— TASK DATA —

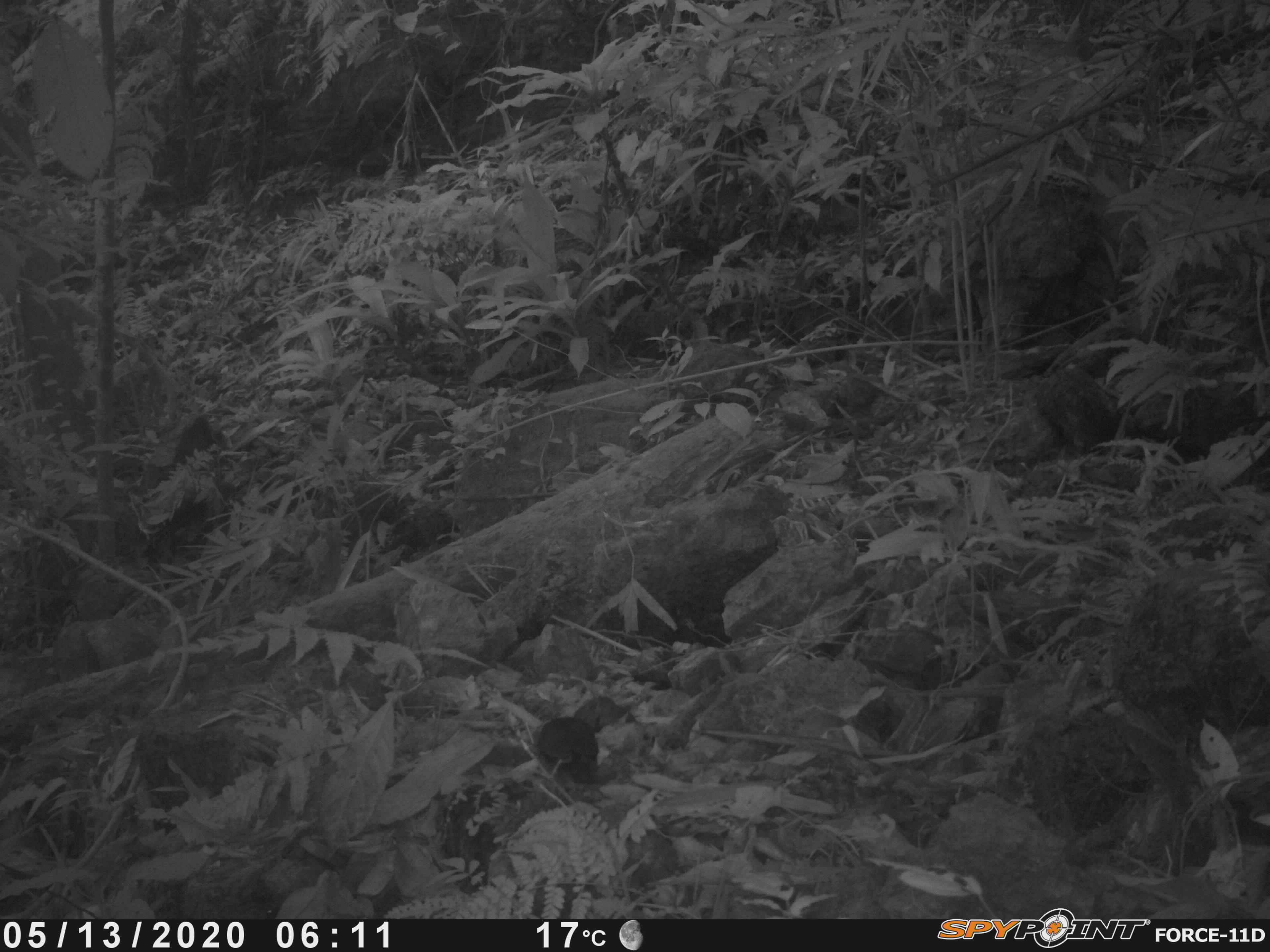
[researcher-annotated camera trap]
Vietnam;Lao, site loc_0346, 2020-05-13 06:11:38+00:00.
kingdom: Animalia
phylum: Chordata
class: Aves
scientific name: Aves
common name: bird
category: unidentified bird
Unidentified bird (bird) (Aves). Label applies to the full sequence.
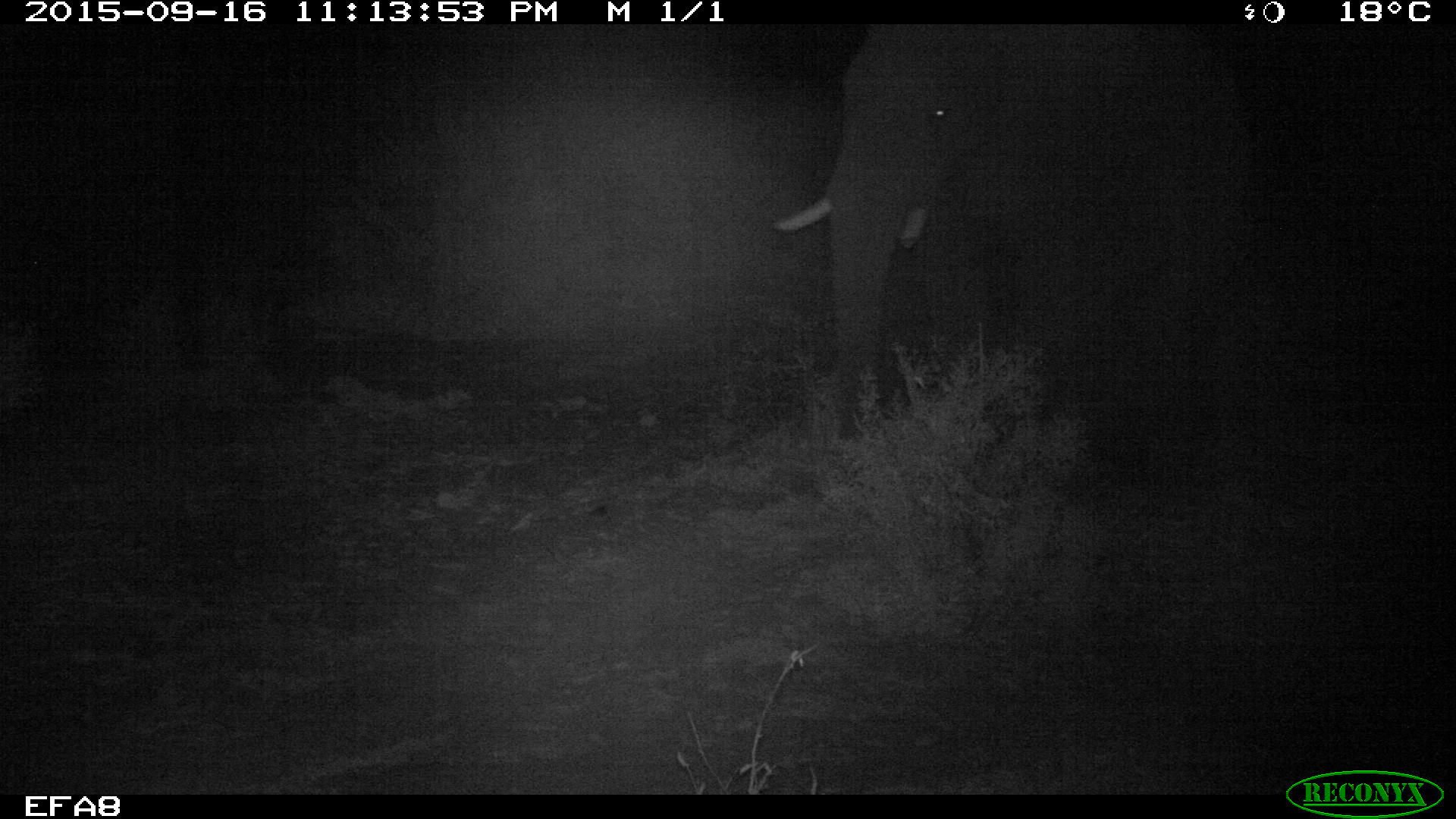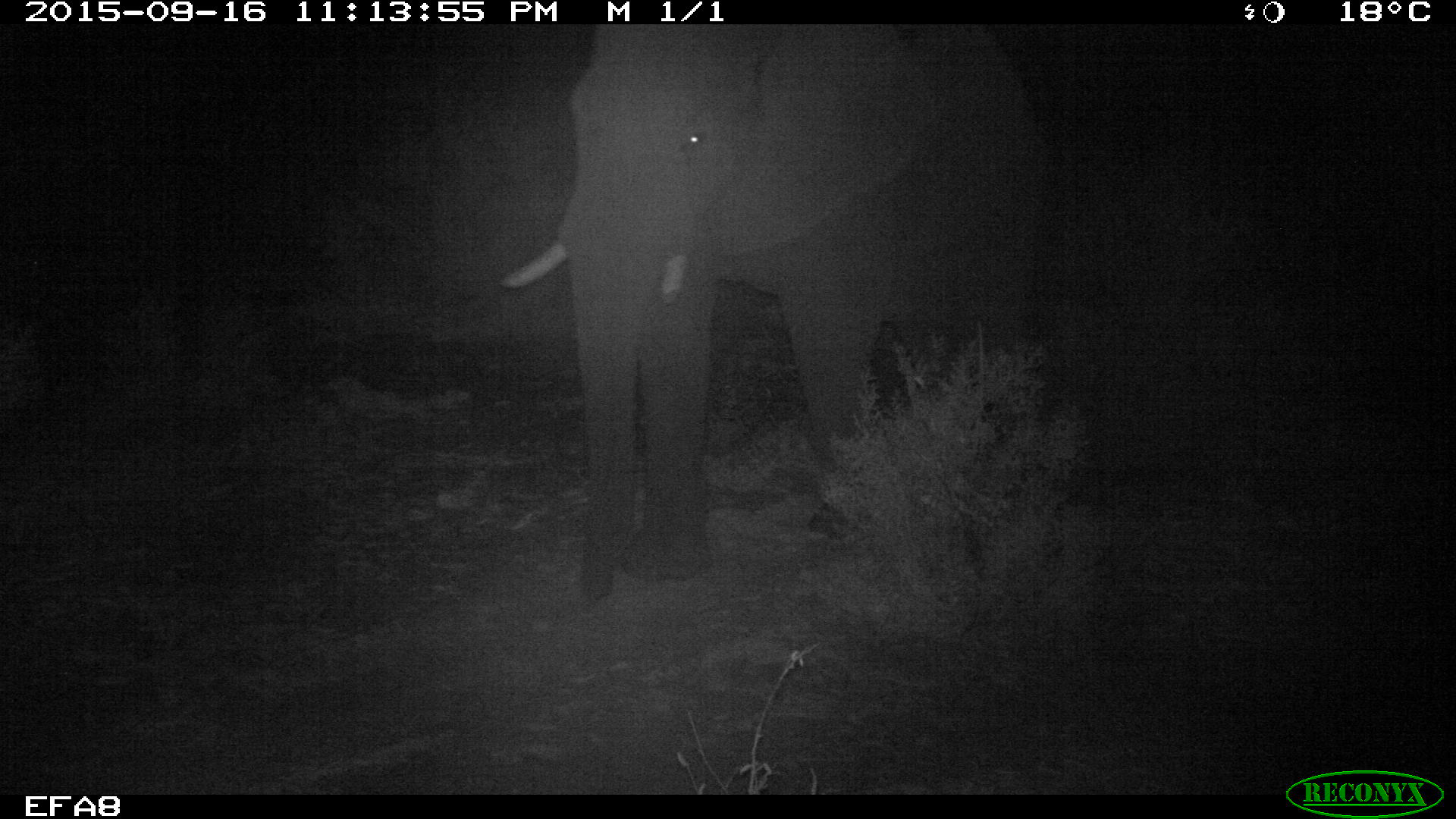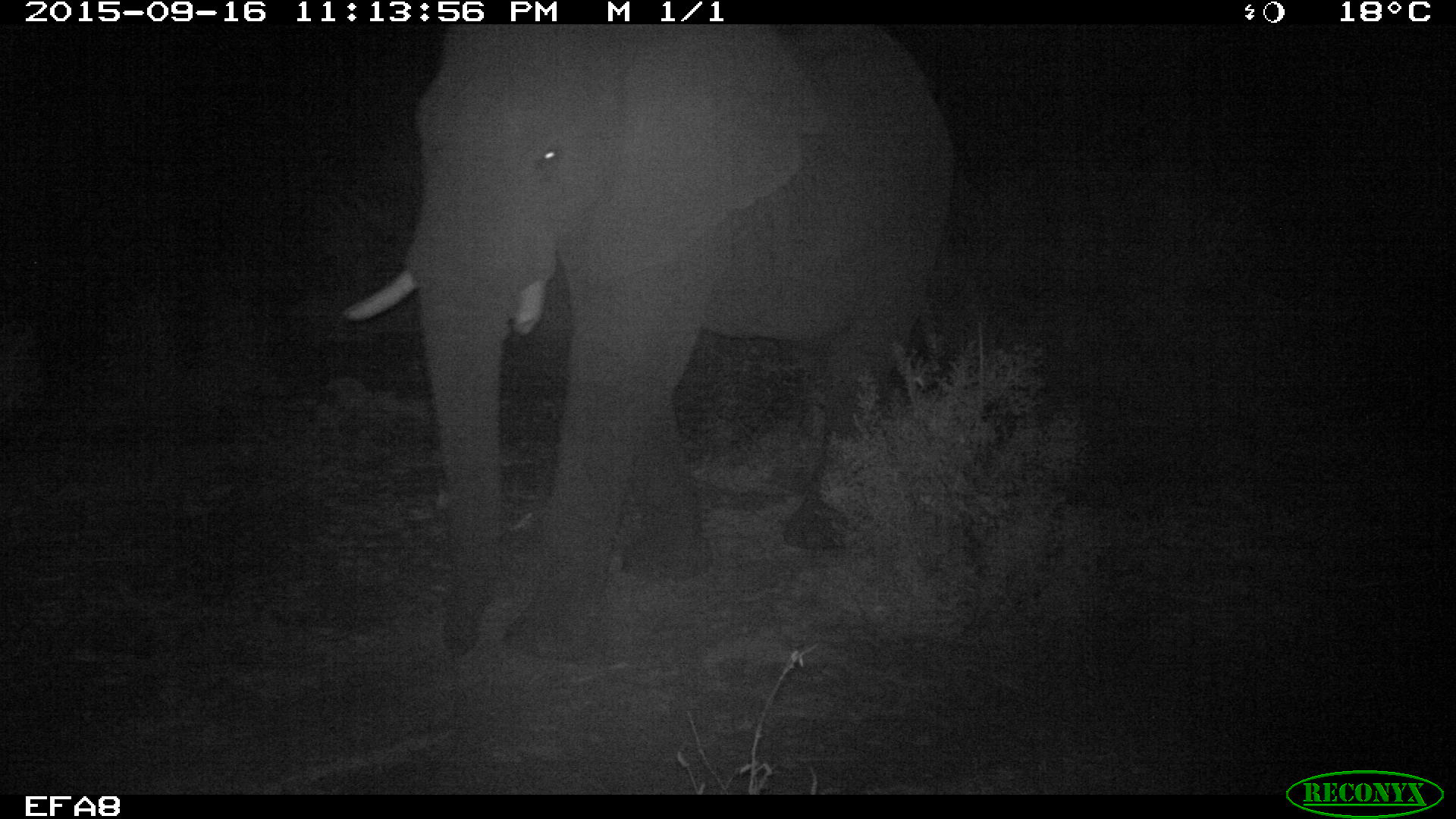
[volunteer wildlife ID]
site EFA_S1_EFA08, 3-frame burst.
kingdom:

— ACTIVITY —
Please transcribe exactly the lines from the one containing "class: Aves" through the last line of the records above, both included, and leave out every picture.

— ANSWER SECTION —
class: Aves
scientific name: Aves
common name: bird
category: unidentified bird
Unidentified bird (bird) (Aves). Label applies to the full sequence.
[volunteer wildlife ID]
site EFA_S1_EFA08, 3-frame burst.
kingdom:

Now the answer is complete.